Following networks of mothers in London and Paris, the author profiles the narratives of women who breastfeed their children to full term, typically a period of several years, as part of an 'attachment parenting' philosophy. These mothers talk about their decision to continue breastfeeding as 'the natural thing to do': 'evolutionarily appropriate', 'scientifically best' and 'what feels right in their hearts'. Through a theoretical focus on knowledge claims and accountability, the author frames these accounts within a wider context of 'intensive parenting', arguing that parenting practices – infant feeding in particular – have become a highly moralized affair for mothers, practices which they feel are a critical aspect of their 'identity work'. The book investigates why, how and with what implications some of these mothers describe themselves as 'militant lactivists' and reflects on wider parenting culture in the UK and France. Discussing gender, feminism and activism, this study contributes to kinship and family studies by exploring how relatedness is enacted in conjunction to constructions of the self.

The Dance of Nurture

Author : Penny Van Esterik,Richard A. O’Connor
Publisher : Berghahn Books
Page : 256 pages
File Size : 41,9 Mb
Release : 2017-06-01
Category : Health & Fitness
ISBN : 9781785335631

Get Book

The Dance of Nurture by Penny Van Esterik,Richard A. O’Connor Pdf

Breastfeeding and child feeding at the center of nurturing practices, yet the work of nurture has escaped the scrutiny of medical and social scientists. Anthropology offers a powerful biocultural approach that examines how custom and culture interact to support nurturing practices. Our framework shows how the unique constitutions of mothers and infants regulate each other. The Dance of Nurture integrates ethnography, biology and the political economy of infant feeding into a holistic framework guided by the metaphor of dance. It includes a critique of efforts to improve infant feeding practices globally by UN agencies and advocacy groups concerned with solving global nutrition and health problems.

Sharing Milk

Author : Carter, Shannon K.,Reyes-Foster, Beatriz M.
Publisher : Policy Press
Page : 232 pages
File Size : 44,8 Mb
Release : 2020-10-09
Category : Social Science
ISBN : 9781529202090

Get Book

Sharing Milk by Carter, Shannon K.,Reyes-Foster, Beatriz M. Pdf

The feeding of human milk to socially and biologically unrelated infants is not a new phenomenon, but the Euroamerican values of individualism have generated expectations that mothers are individually responsible for feeding their own infants. Using a bio-communities of practice framework, this dynamic new analysis explores the emotional and material dimensions of the growing milk sharing practice in the Global North and its implications for contemporary understandings of infant feeding in the US. Ranging widely across themes of motherhood, gender and sociology, this is a compelling empirical account of infant feeding that stimulates new thinking about a contentious practice.

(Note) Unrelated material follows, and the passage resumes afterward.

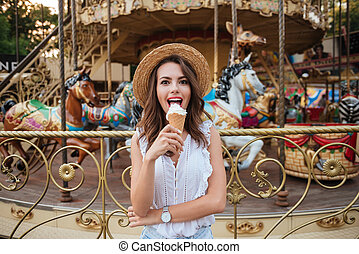 Happy pretty girl eating ice cream while standing in front...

Children’s Healthcare and Parental Media Engagement in Urban China

Author : Qian Gong
Publisher : Springer
Page : 214 pages
File Size : 42,7 Mb
Release : 2016-10-25
Category : Social Science
ISBN : 9781137498779

Get Book

Children’s Healthcare and Parental Media Engagement in Urban China by Qian Gong Pdf

This book analyses parental anxieties about their children’s healthcare issues in urban China, engaging with wider theoretical debates about modernity, risk and anxiety. It examines the broader social, cultural and historical contexts of parental anxiety by analysing a series of socio-economic changes and population policy changes in post-reform China that contextualise parental experiences. Drawing on Wilkinson’s (2001) conceptualisation linking individual’s risk consciousness to anxiety, this book analyses the situated risk experiences of parents’ and grandparents’, looking particularly into their engagement with various types of media. It studies the representations of health issues and health-related risks in a parenting magazine, popular newspapers, commercial advertising and new media, as well as parents’ and grandparents’ engagement with and response to these media representations. By investigating ‘a culture of anxiety’ among parents and grandparents in contemporary China, this book seeks to add to the scholarship of contemporary parenthood in a non- Western context.

Consuming Religion

Author : Kathryn Lofton
Publisher : University of Chicago Press
Page : 374 pages
File Size : 43,8 Mb
Release : 2017-09-12
Category : Religion
ISBN : 9780226482125

Get Book

Consuming Religion by Kathryn Lofton Pdf

“Takes us through the Kardashians, cubicle design, and Goldman Sachs, among other phenomena, to reveal the relationship of religion and popular culture.” —Reading Religion What are you drawn to like, to watch, or even to binge? What are you free to consume, and what do you become through consumption? These questions of desire and value, Kathryn Lofton argues, are questions for the study of religion. In eleven essays exploring soap and office cubicles, Britney Spears and the Kardashians, corporate culture and Goldman Sachs, Lofton shows the conceptual levers of religion in thinking about social modes of encounter, use, and longing. Wherever we see people articulate their dreams of and for the world, wherever we see those dreams organized into protocols, images, manuals, and contracts, we glimpse what the word “religion” allows us to describe and understand. With great style and analytical acumen, Lofton offers the ultimate guide to religion and consumption in our capitalizing times. “Consuming Religion is a timely exploration of a world in which reality is branded. Unexpected connections and juxtapositions reveal religion in unexpected places and practices. To follow Kathryn Lofton’s romp through today’s mediascape is to discover the superficiality of pop culture to be surprisingly profound.” —Mark C. Taylor, Columbia University “An elegant, critical, wide-ranging and thought-provoking account of religion and spirituality in America today.” —Times Higher Education

Normative Motherhood:

Author : Andrea O'Reilly
Publisher : Demeter Press
Page : 282 pages
File Size : 50,5 Mb
Release : 2023-03-23
Category : Social Science
ISBN : 9781772584516

Get Book

Normative Motherhood: by Andrea O'Reilly Pdf

A central aim of motherhood studies is to examine and theorize normative motherhood. Where does it come from? What are its defining features and demands? How does it work as a regulatory discourse and practice across differences of age, class, race, ability, sexuality, and region? What is the impact of normative motherhood on women' s lives? What does an intersectional analysis of normative motherhood reveal? How is normative motherhood reflected and enacted in public policy, workplace practices, family arrangements and so on? How is normative motherhood represented and resisted in literature, art, photography, and film? How do or may women resist normative motherhood? This collection explores these questions of normative motherhood under three interrelated topics: Regulations, Representations, and Reclamations.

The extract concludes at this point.